The house is situated in the heart of Ljungskogen forest, covering larger portions of the Ljunghusen residential area in Vellinge, south of Malmö. The earth is sandy and the flat ground is covered by a young pine forest. The site has therefore no views into the landscape.
The design is based on the Danish atrium house typology from the 60s and 70s and has an outer brick wall and an inner façade which is mostly glazed. The northern wing contains sleeping quarters and bathrooms; the eastern wing is the living area. The house is penetrated by several lightwells, and lines-of-sight play with the eye as you move through the rooms.
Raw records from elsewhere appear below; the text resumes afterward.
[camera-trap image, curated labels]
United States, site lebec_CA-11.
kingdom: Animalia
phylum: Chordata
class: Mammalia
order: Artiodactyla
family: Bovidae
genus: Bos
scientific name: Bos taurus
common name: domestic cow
The inner and outer walls of the building are folded and doors and windows move in and out of alignment along the outer walls. This helps define spaces and views, frames the nature outside and creates an inner life.
In the inner courtyard, the same variations in the façade help create a relationship between the different wings of the house, and lines-of-sight that act as “internal” vistas. In this way, the inner spaces of the house are extended into the courtyard.
An important goal has been to invite nature into the house and to dissolve the climate barrier. There is a winter garden which can be completely opened on two sides, several sliding glass doors and the floors on the inside and outside have the same level.
The structure is based on a timber frame with steel reinforcements, placed on a concrete slab. The roof is made with a system of laminated veneer lumber which has been tapered towards the courtyard. The plastered walls are made of gas concrete and are painted black. The timbered walls are clad with planed Siberian larch.